Le combat du peuple des dunes

La bataille pour les dunes du nord de la Bretagne a commencé en 2010, lorsque la Compagnie Armoricaine de Navigation (CAN) a déposé auprès de la préfecture du Finistère une demande pour prélever le sable d’une dune non loin de la Baie de Morlaix et de la cote de granit rose. La zone est située à moins de 10 km des côtes et à moins d’un km des deux zones protégées Natura 2000 « Côte de Granit Rose » et « Baie de Morlaix ».

De grands bateaux équipés d’élindes, immenses tuyaux aspirateurs de sable, pourraient extraire du sable 24h/24h, presque chaque jour de l’année pendant 20 ans. Au total : 8 millions de m3 de sable seraient prélevés à une trentaine de mètres de profondeur.

Les risques sont nombreux et très vite, les opposants s’organisent : une cinquantaine de collectivités et d’associations se regroupent pour créer « Le peuple des Dunes en Trégor », avec un objectif : bloquer le projet d’extraction de sable. Aujourd’hui, fin 2014, la situation reste incertaine.

Mais pourquoi donc aller chercher ces millions de tonnes de sable ? Pour améliorer les terres agricoles de la région. Auparavant, la CAN fournissait aux agriculteurs du maërl. Il permettait d’amender les terres bretonnes, dont la plupart est trop acide pour les cultures céréalières. Cette algue, productrice de calcium, spécifique du littoral breton avait l’avantage de constituer une ressource locale. Mais sa quasi disparition a conduit l’Europe a interdire son extraction à partir de 2013. La CAN a donc dû trouver une alternative : c’est le sable des dunes, riche en calcaire car constitué de débris de coquillages.

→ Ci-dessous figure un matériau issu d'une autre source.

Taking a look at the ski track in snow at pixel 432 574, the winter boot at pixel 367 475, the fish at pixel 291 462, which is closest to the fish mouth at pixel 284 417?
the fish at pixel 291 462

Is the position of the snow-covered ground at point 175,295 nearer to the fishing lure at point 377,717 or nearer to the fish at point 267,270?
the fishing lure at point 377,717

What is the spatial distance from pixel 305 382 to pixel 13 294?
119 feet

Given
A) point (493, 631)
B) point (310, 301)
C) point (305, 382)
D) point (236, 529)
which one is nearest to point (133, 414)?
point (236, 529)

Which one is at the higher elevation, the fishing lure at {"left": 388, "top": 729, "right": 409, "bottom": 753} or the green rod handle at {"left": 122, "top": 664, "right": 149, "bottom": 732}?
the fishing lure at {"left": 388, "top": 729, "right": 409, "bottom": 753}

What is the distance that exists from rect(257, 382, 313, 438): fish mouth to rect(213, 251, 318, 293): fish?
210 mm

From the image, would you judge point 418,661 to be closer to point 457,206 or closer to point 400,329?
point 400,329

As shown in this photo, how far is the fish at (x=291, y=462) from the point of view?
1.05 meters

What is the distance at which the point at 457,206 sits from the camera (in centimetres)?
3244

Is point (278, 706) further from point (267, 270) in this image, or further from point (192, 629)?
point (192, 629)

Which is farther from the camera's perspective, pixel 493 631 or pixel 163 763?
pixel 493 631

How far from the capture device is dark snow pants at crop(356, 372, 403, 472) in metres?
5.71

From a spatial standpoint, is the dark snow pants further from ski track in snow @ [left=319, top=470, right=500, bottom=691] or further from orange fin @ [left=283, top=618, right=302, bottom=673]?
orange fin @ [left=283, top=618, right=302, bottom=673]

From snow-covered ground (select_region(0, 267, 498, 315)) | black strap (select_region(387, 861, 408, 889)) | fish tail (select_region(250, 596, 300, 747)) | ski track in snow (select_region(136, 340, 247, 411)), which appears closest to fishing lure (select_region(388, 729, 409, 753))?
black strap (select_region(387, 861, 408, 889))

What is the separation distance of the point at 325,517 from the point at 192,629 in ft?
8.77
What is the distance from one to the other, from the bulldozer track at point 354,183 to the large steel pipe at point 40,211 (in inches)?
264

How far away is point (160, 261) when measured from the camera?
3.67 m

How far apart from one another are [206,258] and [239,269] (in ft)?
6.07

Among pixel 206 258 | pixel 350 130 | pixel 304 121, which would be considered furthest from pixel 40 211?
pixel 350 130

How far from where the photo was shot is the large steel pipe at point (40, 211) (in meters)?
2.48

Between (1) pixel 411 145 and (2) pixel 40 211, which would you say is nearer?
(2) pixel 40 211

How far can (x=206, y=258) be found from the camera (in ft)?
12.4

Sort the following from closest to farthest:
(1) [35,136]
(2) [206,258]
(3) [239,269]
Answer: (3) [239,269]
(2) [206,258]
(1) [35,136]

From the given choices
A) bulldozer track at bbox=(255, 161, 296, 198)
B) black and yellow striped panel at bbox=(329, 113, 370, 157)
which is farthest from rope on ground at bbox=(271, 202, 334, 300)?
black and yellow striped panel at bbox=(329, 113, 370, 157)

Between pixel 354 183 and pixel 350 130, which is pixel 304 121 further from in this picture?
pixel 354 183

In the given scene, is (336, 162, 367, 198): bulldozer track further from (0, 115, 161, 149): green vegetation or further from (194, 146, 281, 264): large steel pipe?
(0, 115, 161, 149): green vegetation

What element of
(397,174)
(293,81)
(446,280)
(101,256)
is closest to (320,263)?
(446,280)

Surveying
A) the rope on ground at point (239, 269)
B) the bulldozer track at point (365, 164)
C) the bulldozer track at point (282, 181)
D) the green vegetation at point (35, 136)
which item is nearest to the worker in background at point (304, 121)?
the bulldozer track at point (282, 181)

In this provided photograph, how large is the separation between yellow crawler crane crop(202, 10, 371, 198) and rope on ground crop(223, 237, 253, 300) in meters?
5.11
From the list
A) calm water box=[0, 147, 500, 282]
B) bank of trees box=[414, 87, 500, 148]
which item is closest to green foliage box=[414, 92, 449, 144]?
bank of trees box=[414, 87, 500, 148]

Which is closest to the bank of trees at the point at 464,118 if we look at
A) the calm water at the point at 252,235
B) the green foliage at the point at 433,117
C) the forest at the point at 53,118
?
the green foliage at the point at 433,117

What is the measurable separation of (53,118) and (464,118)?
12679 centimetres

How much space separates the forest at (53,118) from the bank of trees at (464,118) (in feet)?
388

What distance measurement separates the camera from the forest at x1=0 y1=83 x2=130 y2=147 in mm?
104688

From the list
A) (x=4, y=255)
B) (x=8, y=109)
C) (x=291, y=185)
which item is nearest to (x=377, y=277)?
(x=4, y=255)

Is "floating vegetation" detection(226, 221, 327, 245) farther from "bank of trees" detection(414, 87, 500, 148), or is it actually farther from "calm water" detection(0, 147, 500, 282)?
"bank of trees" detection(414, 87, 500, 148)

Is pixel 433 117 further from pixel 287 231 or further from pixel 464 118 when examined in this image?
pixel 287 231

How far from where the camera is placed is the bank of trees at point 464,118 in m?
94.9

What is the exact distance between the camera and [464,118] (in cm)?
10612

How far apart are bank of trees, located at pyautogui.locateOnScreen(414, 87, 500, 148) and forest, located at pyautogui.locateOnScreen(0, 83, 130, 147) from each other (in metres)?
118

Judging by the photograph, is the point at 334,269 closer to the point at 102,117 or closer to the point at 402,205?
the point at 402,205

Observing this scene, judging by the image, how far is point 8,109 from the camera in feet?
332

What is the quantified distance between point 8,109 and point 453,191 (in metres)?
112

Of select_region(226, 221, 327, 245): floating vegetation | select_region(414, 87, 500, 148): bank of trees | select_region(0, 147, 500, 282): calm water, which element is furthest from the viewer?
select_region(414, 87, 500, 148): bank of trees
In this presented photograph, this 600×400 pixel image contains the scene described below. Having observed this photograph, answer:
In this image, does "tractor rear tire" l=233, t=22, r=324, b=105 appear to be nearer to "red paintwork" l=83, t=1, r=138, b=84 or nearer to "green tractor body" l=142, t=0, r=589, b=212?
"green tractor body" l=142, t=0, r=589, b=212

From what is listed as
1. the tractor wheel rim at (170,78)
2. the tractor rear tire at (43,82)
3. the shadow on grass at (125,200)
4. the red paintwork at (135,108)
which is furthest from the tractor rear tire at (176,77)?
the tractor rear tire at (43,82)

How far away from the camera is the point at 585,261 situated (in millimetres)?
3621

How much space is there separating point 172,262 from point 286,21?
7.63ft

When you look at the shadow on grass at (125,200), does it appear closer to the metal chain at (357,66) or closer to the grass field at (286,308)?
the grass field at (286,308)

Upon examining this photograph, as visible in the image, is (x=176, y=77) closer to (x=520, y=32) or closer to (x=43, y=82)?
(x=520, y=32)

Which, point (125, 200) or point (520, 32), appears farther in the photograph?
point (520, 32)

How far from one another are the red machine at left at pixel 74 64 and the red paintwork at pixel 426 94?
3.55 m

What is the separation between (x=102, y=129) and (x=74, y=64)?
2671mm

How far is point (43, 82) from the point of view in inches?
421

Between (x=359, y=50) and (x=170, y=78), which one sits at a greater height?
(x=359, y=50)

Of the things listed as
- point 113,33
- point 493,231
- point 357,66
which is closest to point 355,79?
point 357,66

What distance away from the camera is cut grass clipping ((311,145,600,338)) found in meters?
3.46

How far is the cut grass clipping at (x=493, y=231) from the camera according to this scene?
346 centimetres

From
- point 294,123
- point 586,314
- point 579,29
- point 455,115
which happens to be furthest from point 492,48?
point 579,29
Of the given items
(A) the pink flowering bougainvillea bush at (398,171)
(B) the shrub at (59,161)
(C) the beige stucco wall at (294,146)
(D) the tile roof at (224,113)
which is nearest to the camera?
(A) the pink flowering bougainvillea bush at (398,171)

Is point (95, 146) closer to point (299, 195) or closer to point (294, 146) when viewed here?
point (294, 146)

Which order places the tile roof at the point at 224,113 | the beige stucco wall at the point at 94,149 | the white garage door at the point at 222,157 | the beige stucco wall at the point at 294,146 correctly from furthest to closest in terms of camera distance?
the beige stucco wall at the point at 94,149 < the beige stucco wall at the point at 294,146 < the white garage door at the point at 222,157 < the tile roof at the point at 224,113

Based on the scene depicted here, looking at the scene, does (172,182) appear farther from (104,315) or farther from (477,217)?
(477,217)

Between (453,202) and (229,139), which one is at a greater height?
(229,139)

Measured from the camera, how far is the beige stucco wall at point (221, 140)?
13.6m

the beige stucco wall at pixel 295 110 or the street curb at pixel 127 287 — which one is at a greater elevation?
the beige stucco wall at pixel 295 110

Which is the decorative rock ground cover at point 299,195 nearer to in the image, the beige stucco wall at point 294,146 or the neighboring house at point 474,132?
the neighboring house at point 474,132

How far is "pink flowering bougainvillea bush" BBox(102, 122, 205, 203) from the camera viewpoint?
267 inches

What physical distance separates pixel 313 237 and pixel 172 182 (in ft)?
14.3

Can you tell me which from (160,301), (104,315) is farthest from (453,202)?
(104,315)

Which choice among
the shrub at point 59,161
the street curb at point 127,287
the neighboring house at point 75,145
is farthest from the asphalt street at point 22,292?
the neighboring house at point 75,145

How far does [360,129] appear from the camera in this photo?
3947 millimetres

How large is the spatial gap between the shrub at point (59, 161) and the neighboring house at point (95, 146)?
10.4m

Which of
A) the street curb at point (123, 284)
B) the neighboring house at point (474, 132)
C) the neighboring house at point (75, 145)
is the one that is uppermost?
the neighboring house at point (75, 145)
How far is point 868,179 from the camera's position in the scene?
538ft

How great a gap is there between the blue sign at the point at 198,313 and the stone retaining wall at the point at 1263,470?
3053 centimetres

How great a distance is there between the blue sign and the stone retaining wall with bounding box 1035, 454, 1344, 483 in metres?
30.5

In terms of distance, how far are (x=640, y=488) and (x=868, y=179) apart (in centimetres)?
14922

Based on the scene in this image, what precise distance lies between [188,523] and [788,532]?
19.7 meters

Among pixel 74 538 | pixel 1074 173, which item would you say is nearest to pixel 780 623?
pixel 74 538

«Ces 8 millions de m3 de sable ne représentent que 4% de la dune et constituent un amendement bon marché pour les agriculteurs bretons», affirme Bernard Lenoir, l’un des représentants de la CAN. «Les sols sont granitiques en Bretagne. Il n’y a pas de carrières de chaux terrestre. Il nous faudrait envoyer des camions à plus de 300 km pour aller chercher une chaux qui, en plus, nécessiterait des traitements chimiques et calorifiques pour être utilisée par les agriculteurs» poursuit-il.

Reste que ce projet soulève de fortes inquiétudes. Les pêcheurs craignent que l’extraction ne fasse fuir les lançons, de petits poissons qui servent d’appâts pour les pêcheurs et de proies pour les bars, turbots et autres poissons nobles pêchés dans la baie. «Les pêcheurs sont d’ailleurs tous adhérents à notre collectif» précise Alain Bidal, président du Peuple des dunes en Trégor.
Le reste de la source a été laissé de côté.